- INSTRUCTIONS FOR THE TASK
Needed from the data below: every line from the one with "- Rating history: the" up to and including the one with "- Demographic information: race, gender, importance", repeated exactly and with nothing else.

- RECORDS
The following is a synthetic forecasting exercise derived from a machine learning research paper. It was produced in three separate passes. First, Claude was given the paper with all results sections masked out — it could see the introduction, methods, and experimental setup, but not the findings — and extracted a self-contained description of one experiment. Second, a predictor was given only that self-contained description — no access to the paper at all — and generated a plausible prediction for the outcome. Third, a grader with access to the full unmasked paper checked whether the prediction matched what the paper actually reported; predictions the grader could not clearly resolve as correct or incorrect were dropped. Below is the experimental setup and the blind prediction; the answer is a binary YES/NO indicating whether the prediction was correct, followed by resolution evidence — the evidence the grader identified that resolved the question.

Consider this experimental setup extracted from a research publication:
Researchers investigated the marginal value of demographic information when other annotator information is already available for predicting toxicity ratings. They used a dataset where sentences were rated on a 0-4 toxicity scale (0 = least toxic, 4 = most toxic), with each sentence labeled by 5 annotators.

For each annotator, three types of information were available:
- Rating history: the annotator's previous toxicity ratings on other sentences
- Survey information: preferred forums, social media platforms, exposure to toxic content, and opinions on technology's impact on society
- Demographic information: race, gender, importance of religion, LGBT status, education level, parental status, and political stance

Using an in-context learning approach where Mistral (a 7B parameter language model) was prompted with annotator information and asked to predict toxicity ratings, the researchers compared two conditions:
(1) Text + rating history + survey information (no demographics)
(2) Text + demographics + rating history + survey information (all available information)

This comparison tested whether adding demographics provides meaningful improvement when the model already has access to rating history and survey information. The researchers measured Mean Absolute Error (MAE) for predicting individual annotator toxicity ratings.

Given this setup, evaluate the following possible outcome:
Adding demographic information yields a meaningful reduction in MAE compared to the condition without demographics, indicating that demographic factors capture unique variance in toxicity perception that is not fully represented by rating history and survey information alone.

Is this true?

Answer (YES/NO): NO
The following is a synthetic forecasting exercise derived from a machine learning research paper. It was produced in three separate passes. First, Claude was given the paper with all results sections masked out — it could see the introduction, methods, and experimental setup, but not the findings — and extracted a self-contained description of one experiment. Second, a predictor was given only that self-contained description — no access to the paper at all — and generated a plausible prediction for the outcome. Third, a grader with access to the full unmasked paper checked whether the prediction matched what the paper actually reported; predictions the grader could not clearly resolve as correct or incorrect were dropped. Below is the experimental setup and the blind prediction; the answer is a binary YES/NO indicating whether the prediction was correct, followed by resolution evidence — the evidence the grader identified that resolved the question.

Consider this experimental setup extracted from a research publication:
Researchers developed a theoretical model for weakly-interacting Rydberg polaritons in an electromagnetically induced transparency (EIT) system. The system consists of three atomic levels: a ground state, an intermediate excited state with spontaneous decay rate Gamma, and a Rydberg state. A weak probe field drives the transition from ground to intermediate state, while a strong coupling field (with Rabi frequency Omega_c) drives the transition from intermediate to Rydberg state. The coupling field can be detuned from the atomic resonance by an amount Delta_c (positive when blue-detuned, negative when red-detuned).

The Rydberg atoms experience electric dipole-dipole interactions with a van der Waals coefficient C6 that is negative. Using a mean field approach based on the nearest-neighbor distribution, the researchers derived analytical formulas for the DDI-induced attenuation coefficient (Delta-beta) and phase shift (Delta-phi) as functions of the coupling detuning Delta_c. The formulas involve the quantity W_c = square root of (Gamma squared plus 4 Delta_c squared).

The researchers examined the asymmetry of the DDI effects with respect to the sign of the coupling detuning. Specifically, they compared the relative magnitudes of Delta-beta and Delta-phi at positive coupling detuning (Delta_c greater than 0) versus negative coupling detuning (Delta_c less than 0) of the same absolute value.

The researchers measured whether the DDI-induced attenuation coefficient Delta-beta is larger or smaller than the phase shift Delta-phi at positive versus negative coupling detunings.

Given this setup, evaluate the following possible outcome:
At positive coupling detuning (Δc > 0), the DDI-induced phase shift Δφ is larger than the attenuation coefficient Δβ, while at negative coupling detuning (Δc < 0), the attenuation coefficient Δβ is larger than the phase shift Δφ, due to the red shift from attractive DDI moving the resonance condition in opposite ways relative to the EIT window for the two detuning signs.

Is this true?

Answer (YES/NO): YES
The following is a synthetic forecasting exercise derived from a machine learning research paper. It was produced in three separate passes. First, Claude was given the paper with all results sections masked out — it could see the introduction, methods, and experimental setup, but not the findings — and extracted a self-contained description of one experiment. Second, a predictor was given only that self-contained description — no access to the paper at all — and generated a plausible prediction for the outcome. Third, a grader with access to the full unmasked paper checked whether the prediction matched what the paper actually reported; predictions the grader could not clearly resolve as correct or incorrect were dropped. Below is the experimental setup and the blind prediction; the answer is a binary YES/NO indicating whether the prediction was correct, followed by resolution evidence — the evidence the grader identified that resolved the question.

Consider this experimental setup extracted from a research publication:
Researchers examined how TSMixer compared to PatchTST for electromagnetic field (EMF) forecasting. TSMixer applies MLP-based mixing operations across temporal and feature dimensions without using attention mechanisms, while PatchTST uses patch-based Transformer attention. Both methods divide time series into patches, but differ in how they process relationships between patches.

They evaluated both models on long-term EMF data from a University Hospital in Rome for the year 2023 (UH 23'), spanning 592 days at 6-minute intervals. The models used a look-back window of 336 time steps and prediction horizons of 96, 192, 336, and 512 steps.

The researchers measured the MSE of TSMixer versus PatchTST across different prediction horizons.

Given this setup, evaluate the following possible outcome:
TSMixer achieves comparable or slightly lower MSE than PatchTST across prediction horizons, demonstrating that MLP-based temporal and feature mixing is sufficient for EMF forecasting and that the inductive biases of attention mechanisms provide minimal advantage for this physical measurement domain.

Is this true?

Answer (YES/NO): YES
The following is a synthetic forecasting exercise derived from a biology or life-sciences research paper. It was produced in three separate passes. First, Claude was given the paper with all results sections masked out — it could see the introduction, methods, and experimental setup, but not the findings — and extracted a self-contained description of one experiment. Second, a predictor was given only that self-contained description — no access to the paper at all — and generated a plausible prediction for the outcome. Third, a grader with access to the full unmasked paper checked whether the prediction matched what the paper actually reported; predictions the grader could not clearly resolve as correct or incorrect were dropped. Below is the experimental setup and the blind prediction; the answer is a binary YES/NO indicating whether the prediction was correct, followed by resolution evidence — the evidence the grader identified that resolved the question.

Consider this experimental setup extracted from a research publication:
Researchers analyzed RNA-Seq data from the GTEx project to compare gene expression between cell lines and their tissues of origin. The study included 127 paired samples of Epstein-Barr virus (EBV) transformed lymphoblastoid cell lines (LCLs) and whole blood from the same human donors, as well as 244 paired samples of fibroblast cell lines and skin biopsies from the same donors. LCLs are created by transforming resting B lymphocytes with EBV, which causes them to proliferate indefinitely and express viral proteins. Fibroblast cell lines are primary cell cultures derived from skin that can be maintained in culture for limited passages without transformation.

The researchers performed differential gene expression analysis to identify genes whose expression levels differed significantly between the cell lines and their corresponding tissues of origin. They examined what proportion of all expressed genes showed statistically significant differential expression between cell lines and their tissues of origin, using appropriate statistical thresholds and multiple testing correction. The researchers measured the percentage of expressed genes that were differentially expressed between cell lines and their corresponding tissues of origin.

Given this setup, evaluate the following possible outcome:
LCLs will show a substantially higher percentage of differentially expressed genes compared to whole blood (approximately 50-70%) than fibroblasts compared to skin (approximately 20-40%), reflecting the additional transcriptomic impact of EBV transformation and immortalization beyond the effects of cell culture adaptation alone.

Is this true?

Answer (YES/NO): NO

- SOLUTION
- Rating history: the annotator's previous toxicity ratings on other sentences
- Survey information: preferred forums, social media platforms, exposure to toxic content, and opinions on technology's impact on society
- Demographic information: race, gender, importance of religion, LGBT status, education level, parental status, and political stance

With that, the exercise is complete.